1. The US is experiencing significant demographic change, as its population ages and every year more baby boomers retire and voluntarily leave the work force. This demographic change, rather than the market’s general interpretation that young working age candidates are “giving up” because of a lack of jobs, is in our opinion, responsible for the data.

2. In light of recent job vacancy data released after the payrolls data, it appears US job vacancies have never been higher. This also casts doubt over the markets theory that able-bodied unemployed candidates have given up looking for work and suggests that through the demographic process of an ageing population, there’s an increasing shortage of workers to employ.

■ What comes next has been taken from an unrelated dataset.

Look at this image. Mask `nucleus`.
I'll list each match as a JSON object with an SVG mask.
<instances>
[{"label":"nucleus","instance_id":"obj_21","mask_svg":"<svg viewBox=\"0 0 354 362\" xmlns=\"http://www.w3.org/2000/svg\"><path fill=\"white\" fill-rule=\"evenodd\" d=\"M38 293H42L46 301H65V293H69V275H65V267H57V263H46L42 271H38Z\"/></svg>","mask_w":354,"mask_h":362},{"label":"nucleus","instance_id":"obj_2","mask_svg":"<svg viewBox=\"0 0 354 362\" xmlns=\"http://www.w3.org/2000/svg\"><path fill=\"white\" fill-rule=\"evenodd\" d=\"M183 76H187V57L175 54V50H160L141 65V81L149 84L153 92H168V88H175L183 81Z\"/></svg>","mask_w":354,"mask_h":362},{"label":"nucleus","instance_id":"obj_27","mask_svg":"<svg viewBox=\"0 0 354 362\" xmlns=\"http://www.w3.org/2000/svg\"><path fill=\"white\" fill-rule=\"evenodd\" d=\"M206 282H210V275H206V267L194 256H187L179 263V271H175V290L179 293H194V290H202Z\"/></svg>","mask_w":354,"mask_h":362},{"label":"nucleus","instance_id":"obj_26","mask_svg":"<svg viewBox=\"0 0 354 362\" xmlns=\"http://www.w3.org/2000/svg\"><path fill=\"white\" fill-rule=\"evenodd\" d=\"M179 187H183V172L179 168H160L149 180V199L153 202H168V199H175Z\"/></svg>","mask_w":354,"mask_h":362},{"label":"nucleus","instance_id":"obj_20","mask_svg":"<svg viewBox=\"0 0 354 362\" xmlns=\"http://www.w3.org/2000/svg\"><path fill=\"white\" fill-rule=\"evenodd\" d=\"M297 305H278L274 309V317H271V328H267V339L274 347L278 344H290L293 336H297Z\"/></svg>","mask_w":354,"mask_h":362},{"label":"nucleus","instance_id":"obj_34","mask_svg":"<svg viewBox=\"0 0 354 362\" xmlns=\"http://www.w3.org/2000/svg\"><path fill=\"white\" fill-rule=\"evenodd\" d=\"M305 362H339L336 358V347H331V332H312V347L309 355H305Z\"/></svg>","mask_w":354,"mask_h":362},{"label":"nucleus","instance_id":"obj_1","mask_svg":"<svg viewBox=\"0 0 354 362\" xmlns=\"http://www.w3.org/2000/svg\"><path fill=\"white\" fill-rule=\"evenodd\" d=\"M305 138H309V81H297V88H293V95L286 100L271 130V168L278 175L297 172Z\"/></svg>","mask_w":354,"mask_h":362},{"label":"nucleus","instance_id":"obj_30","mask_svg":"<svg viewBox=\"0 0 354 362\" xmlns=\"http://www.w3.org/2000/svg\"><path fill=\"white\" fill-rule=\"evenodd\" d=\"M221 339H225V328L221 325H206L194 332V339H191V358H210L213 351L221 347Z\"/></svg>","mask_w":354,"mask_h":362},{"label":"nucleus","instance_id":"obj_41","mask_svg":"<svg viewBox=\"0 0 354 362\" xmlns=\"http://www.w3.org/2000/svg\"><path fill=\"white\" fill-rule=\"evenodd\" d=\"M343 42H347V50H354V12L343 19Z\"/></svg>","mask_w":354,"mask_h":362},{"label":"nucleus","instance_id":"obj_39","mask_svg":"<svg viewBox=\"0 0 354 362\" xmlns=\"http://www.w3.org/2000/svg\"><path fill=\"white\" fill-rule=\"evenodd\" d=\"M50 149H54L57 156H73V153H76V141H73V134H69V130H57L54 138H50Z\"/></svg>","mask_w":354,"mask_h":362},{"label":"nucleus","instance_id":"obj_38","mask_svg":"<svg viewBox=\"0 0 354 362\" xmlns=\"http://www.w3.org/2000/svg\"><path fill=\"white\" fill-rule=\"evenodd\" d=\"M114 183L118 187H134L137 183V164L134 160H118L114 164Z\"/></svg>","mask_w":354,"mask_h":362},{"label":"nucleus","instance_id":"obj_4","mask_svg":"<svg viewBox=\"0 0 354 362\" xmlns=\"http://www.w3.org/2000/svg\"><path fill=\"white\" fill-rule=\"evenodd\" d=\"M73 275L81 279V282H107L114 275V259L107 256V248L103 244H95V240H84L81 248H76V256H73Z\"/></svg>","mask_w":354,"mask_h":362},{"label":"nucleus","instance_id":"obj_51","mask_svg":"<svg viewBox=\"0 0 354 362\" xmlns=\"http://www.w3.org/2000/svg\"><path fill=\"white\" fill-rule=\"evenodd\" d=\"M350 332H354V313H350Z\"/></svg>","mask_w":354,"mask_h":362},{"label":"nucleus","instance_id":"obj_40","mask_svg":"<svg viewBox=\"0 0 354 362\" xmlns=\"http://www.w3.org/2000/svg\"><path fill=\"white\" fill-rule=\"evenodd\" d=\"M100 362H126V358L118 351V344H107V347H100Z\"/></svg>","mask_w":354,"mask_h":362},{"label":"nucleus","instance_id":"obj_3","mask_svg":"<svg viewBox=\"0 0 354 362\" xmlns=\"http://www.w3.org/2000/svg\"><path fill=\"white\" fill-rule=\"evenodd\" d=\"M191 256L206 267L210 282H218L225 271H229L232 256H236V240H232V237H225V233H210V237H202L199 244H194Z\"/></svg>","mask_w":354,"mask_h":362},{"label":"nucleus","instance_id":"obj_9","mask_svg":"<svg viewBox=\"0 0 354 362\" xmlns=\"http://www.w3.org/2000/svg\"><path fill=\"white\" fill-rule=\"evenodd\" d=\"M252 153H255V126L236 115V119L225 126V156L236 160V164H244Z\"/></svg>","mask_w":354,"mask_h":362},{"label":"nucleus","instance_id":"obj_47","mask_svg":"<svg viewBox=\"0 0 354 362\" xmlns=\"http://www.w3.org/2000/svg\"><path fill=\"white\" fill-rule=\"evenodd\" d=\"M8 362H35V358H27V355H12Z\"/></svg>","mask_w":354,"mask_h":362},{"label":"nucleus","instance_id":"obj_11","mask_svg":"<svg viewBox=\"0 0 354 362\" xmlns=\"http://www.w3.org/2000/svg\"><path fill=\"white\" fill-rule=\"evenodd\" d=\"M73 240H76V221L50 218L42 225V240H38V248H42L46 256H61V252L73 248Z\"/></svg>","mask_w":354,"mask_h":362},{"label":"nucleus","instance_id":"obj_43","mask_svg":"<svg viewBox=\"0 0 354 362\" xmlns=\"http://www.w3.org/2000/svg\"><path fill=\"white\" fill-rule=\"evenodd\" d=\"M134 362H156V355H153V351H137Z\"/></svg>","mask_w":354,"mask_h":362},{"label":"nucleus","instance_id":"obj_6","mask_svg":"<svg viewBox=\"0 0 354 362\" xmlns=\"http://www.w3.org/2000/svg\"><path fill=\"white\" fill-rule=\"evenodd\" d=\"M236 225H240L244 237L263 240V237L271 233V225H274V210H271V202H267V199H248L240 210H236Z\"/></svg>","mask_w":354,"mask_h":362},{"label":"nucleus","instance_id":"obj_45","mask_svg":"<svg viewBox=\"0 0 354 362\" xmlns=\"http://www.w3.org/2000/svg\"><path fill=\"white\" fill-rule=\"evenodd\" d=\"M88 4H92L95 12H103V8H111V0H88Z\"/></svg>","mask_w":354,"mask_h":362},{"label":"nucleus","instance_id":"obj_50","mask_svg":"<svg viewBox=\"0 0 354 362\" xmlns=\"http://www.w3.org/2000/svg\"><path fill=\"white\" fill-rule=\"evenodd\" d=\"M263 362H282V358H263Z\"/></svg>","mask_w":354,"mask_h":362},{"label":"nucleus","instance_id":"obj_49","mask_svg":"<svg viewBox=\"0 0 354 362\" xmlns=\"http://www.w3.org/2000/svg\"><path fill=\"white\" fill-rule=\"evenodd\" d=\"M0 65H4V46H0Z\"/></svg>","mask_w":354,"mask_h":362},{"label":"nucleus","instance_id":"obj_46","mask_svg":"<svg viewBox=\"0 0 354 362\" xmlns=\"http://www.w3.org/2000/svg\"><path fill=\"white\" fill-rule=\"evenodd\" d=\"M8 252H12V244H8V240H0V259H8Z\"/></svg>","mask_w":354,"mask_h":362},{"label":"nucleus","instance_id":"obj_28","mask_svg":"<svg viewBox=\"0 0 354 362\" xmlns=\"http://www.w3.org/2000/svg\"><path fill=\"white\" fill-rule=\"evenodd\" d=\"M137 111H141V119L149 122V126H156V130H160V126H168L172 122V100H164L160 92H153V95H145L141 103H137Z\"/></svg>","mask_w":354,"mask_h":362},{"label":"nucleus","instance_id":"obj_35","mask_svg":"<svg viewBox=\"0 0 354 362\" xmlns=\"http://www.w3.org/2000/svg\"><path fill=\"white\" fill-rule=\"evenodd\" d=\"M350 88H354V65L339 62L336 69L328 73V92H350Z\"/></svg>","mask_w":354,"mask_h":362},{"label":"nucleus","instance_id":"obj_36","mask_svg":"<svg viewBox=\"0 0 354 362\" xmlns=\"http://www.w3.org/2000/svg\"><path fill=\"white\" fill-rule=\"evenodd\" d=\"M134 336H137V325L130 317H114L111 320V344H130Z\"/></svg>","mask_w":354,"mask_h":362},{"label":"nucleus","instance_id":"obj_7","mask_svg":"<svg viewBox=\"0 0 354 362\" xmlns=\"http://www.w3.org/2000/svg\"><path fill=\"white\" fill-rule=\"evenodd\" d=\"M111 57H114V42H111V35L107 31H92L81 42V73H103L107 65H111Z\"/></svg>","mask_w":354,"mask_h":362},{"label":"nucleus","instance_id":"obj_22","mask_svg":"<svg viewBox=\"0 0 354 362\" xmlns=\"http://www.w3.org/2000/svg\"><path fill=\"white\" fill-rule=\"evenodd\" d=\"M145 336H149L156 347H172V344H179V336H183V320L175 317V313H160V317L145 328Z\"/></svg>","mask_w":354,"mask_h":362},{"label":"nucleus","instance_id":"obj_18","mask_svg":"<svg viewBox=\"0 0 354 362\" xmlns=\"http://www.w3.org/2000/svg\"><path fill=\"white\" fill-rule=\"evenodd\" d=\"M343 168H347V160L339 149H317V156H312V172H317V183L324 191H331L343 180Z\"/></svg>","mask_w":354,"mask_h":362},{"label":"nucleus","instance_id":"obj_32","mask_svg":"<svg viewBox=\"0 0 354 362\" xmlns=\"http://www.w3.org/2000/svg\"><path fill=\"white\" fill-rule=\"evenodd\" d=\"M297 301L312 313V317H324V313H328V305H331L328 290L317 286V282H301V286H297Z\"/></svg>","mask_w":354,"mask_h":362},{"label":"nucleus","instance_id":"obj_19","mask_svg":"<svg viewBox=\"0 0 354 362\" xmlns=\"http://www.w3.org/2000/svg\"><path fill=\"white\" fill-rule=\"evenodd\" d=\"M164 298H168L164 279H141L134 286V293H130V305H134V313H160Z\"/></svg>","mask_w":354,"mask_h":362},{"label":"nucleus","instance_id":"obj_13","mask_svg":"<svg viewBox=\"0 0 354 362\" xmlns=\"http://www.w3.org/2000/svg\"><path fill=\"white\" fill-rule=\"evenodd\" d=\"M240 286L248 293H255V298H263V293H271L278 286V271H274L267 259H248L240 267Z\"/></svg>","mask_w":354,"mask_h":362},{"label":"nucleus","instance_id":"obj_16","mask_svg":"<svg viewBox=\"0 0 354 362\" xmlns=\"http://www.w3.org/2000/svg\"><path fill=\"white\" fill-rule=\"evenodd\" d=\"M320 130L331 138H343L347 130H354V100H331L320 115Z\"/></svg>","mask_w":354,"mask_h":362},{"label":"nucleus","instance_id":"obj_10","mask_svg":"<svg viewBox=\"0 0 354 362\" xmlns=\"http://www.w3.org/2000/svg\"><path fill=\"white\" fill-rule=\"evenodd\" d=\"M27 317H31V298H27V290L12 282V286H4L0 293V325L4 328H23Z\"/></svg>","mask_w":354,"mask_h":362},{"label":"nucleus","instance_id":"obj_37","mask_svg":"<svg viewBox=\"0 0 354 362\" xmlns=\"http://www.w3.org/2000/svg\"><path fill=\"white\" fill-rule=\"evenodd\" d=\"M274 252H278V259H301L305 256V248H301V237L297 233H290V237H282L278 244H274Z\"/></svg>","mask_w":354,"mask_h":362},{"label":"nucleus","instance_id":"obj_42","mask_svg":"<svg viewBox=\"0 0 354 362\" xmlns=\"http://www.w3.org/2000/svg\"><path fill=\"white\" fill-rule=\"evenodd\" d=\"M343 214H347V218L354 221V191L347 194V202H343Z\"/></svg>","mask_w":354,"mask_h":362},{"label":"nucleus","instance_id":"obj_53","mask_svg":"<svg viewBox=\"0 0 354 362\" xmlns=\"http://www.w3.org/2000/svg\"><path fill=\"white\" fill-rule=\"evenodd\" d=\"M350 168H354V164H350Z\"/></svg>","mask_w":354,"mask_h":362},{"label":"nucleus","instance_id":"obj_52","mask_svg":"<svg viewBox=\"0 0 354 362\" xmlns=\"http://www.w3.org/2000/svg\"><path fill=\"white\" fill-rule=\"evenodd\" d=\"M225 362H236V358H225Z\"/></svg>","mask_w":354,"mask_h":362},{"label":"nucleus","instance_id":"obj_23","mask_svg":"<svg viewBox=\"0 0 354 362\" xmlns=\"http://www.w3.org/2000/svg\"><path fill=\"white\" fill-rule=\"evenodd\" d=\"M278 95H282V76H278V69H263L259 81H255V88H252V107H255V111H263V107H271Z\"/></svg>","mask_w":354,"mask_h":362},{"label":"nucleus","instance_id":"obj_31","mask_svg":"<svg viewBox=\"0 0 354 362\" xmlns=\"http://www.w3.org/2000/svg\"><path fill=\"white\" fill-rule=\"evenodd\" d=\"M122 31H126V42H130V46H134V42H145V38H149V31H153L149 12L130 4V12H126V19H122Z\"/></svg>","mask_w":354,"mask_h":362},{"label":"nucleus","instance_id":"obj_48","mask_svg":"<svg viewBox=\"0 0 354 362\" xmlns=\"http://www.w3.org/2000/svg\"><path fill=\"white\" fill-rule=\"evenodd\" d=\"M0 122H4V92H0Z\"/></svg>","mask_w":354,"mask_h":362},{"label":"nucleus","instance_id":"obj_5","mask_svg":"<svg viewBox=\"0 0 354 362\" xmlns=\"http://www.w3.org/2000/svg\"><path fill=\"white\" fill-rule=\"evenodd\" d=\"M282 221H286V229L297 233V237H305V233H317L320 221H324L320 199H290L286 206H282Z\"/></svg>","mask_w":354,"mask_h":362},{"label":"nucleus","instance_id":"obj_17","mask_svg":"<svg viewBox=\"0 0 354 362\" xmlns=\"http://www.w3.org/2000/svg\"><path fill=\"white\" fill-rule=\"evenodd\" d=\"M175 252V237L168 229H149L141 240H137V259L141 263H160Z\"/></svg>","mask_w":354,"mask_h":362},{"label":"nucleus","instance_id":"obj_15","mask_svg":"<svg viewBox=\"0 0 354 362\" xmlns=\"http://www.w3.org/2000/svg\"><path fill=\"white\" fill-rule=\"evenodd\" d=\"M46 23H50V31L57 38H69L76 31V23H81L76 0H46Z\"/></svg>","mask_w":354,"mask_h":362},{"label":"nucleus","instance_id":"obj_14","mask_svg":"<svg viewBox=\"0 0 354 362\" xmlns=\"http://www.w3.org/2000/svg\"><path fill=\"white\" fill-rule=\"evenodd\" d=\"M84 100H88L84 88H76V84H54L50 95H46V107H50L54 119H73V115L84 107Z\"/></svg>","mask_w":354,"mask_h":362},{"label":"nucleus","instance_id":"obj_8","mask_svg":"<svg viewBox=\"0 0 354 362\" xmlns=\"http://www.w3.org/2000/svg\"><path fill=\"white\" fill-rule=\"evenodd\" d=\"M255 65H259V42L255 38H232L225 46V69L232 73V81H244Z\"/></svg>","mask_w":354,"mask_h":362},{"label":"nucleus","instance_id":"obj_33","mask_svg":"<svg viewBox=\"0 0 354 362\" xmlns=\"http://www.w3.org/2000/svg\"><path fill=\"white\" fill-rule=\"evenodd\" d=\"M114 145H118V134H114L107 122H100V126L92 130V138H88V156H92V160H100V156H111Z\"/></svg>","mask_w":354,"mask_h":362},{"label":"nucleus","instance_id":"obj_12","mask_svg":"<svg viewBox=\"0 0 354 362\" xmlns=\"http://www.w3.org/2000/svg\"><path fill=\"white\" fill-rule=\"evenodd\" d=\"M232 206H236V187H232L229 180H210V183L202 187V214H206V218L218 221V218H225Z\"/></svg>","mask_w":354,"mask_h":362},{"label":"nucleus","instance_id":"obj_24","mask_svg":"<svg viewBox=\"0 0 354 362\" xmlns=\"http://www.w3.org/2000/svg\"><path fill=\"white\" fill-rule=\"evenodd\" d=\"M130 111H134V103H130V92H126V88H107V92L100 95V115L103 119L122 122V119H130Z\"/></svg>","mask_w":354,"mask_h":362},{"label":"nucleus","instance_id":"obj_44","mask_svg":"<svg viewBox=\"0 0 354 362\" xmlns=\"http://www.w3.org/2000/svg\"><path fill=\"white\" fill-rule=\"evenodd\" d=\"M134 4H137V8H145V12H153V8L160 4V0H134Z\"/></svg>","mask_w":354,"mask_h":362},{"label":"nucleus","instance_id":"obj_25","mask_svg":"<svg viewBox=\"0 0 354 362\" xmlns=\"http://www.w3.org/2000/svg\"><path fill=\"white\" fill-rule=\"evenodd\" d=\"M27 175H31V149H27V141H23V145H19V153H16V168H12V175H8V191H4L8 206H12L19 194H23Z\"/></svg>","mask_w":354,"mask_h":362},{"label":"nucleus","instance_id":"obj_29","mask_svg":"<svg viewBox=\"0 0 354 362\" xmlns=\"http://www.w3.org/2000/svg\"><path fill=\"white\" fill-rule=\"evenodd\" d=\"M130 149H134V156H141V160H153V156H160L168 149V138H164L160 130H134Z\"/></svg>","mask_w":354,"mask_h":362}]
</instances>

The following chart illustrates the number of job vacancies in the United States over the past 16 years;

The next chart illustrates the percentage of total US population employed since 1960.

 

When we consider the changes brought by an ageing population against this data, it appears logical to conclude aged workers are leaving the work force at a time when job vacancies are at an all-time high. Looking at this in the context of the previous chart showing the percentage of the US population currently employed, it appears the US are approaching full employment.

This point is validated by observing long-term data for the unemployment rate;

It is our view that the US labour force has undergone significant change since the low in unemployment recorded in 1968. To start, the percentage of women in the work force has increased significantly as has the overall percentage of the population employed. Now we are experiencing the beginnings of a relative shrinking in the size of the working age labour force and therefore full employment is now an emerging reality.

Historically, the United States has operated as the “bellwether” for global interest rate moves. It now appears that post GFC, the US interest rate policy and market direction is following, not leading.

However in the US we see consistent population growth combined with the monetary expansion of the post GFC recovery. Clearly this scenario is a legacy of the GFC and a function of economic weakness prevailing in economies such as China, Japan and the EEC. Considering the data presented here, it is our view that the US will soon break free from the forces depressing interest rates and inflation in their economy. Combine this with the demographic trend of an ageing population driving a shrinking labour force and improving retail sales data and the case for an emergence of inflation and continued improvement in labour market data becomes an expected reality.